After the decomposition is obtained and a grouping is selected using a variety of techniques (see the Functional Singular Spectrum Analysis: Functional Time Series Decomposition webpage for more information), the user may choose to perform forecasting of the FTS. The fforecast function takes an argument of class fssa, an argument that captures the selected grouping as expressed in a list, and the forecast horizon.
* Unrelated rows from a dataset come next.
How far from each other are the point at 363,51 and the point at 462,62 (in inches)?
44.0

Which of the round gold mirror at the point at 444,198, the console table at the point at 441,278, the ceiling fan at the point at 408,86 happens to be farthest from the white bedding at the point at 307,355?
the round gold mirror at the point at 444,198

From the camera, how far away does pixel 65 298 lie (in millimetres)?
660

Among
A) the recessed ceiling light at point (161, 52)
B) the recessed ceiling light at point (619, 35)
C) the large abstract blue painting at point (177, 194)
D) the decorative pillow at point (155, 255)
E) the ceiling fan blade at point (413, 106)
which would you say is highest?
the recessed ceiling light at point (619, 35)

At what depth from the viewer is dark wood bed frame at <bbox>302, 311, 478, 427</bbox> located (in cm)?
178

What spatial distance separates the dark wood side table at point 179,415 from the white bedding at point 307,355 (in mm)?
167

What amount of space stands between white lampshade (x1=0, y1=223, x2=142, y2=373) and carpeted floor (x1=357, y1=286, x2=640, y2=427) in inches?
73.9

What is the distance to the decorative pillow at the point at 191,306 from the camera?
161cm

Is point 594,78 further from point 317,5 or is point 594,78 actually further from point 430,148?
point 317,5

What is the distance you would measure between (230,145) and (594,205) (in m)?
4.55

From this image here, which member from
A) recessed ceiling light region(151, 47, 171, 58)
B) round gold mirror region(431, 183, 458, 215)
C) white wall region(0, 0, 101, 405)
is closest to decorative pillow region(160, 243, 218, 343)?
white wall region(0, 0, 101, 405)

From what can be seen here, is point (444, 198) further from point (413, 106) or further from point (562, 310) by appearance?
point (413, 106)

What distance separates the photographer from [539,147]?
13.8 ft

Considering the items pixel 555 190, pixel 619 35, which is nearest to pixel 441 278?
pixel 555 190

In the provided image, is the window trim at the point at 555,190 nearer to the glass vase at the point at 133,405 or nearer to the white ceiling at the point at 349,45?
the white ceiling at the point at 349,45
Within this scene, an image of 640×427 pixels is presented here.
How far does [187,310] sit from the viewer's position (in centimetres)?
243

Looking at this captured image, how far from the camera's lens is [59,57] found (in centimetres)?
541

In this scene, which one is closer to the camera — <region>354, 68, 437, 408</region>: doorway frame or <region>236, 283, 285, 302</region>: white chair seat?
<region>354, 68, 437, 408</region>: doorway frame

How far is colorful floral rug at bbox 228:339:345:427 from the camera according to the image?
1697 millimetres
The function returns a list object that has the same length as the grouping argument where each entry is an fts object (see the Functional Singular Spectrum Analysis: Functional Time Series Objects and Visualization webpage for more information) built from forecasting a specified group via FSSA recurrent or FSSA vector forecasting. We note that currently, forecasting is available only for FTS variables observed over a one-dimensional domain and forecasting FTS variables observed over a two-dimensional domain is under development. The following code executes the forecasting process applied to the decompositions of the call center data to predict three weeks into the future (forecast horizon is 21 days). As a reminder the suggested grouping for the call center fts is one by itself, two with three, four with five, and six with seven.

## Call center data ##
gr_C <- list(1, 2:3, 4:5, 6:7, 1:7)
Q_C <- fforecast(U_C, gr_C, h = 21)

The following plots show the individual forecasted signals as according to the specified groups, the original FTS, and the three weeks into the future forecast using all of the suggested eigentriples of interest together. All forecasts were performed using the FSSA recurrent forecasting algorithm.

## Call center data ##
plot(Q_C[[1]], mains = "Call Center Mean Component Forecast",xlabels = "Time (6 minutes aggregated)",
ylabels = "Sqrt of Call Numbers",type="line",
xticklabels = list(c("00:00","06:00","12:00","18:00","24:00")),xticklocs =
 list(c(1,60,120,180,240)))
plot(Q_C[[2]], mains = "Call Center First Periodic Component Forecast",xlabels = "Time (6 minutes aggregated)",
ylabels = "Sqrt of Call Numbers",type="line",
xticklabels = list(c("00:00","06:00","12:00","18:00","24:00")),xticklocs =
 list(c(1,60,120,180,240)))
plot(Q_C[[3]], mains = "Call Center Second Periodic Component Forecast",xlabels = "Time (6 minutes aggregated)",
ylabels = "Sqrt of Call Numbers",type="line",
xticklabels = list(c("00:00","06:00","12:00","18:00","24:00")),xticklocs =
 list(c(1,60,120,180,240)))
plot(Q_C[[4]], mains = "Call Center Third Periodic Component Forecast",xlabels = "Time (6 minutes aggregated)",
ylabels = "Sqrt of Call Numbers",type="line",
xticklabels = list(c("00:00","06:00","12:00","18:00","24:00")),xticklocs =
 list(c(1,60,120,180,240)))
plot(Y_C, mains = c("Call Center Data Line Plot"),xlabels = "Time (6 minutes aggregated)",
ylabels = "Sqrt of Call Numbers",type="line",
xticklabels = list(c("00:00","06:00","12:00","18:00","24:00")),xticklocs =
 list(c(1,60,120,180,240)))
plot(Q_C[[5]], mains = "Call Center All Chosen Eigentriples Forecast",xlabels = "Time (6 minutes aggregated)",
ylabels = "Sqrt of Call Numbers",type="line",
xticklabels = list(c("00:00","06:00","12:00","18:00","24:00")),xticklocs =
 list(c(1,60,120,180,240)))

In the previous plots, the user can investigate the patterns present in different forecasts. In particular, the forecast using all of the chosen eigentriples together (the group consisting of eigentriples one through seven) reflects that the FSSA-based forecasting technique seems to do well in predicting the mean and periodic behaviors in the call center FTS.